-- Begin Data records --

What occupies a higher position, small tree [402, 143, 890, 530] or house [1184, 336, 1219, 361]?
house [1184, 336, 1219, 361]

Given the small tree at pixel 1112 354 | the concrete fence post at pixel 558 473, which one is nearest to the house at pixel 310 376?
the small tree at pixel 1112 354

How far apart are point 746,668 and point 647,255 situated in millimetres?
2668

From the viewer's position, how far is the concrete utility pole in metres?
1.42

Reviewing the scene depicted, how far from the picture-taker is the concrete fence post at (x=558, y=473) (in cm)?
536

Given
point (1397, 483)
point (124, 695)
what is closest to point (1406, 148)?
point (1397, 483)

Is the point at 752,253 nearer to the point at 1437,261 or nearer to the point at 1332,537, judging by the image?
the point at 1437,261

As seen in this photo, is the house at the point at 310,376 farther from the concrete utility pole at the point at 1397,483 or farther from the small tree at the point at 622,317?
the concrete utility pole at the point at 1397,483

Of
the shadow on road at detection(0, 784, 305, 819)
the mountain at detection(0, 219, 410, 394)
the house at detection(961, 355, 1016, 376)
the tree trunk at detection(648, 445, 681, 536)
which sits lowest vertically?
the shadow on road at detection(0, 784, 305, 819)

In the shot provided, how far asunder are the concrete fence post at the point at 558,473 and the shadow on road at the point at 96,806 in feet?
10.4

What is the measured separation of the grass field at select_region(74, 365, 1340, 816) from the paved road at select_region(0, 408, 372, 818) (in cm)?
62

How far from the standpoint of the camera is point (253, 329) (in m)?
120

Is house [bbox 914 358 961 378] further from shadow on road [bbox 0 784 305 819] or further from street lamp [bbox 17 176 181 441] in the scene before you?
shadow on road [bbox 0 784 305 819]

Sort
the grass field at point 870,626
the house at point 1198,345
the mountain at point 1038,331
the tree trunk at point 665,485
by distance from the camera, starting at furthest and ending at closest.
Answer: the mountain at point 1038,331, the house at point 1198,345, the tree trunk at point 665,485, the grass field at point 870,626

-- End Data records --

(Exercise) All of the lines above need to be given again exactly.

(The completed task)
What occupies a higher position, small tree [402, 143, 890, 530] or house [1184, 336, 1219, 361]?
house [1184, 336, 1219, 361]

Given the small tree at pixel 1112 354 | the concrete fence post at pixel 558 473, which one is nearest to the house at pixel 310 376?
the small tree at pixel 1112 354

How far apart are point 746,668 and point 647,255 situated in millimetres?
2668

From the viewer's position, how far is the concrete utility pole in metres?
1.42

Reviewing the scene depicted, how far from the picture-taker is the concrete fence post at (x=558, y=473) (in cm)?
536

Given
point (1397, 483)
point (124, 695)
what is closest to point (1406, 148)?
point (1397, 483)

Is the point at 752,253 nearer to the point at 1437,261 or nearer to the point at 1332,537, judging by the image?
the point at 1437,261

As seen in this photo, is the house at the point at 310,376 farther from the concrete utility pole at the point at 1397,483 or farther from the small tree at the point at 622,317?
the concrete utility pole at the point at 1397,483

Of
the shadow on road at detection(0, 784, 305, 819)
the mountain at detection(0, 219, 410, 394)
the house at detection(961, 355, 1016, 376)
the tree trunk at detection(648, 445, 681, 536)
which sits lowest vertically?
the shadow on road at detection(0, 784, 305, 819)

In the shot provided, how far asunder are the concrete fence post at the point at 558,473 and the shadow on road at the point at 96,806 in feet?
10.4

What is the measured separation of the grass field at select_region(74, 365, 1340, 816) from the paved road at select_region(0, 408, 372, 818) (in cm)?
62

How far from the standpoint of the camera is point (253, 329) (in m)?
120

Is house [bbox 914 358 961 378] further from shadow on road [bbox 0 784 305 819] or further from street lamp [bbox 17 176 181 441] in the scene before you?
shadow on road [bbox 0 784 305 819]

Sort
the grass field at point 870,626
the house at point 1198,345
the mountain at point 1038,331
the tree trunk at point 665,485
by distance from the camera, starting at furthest and ending at closest.
Answer: the mountain at point 1038,331, the house at point 1198,345, the tree trunk at point 665,485, the grass field at point 870,626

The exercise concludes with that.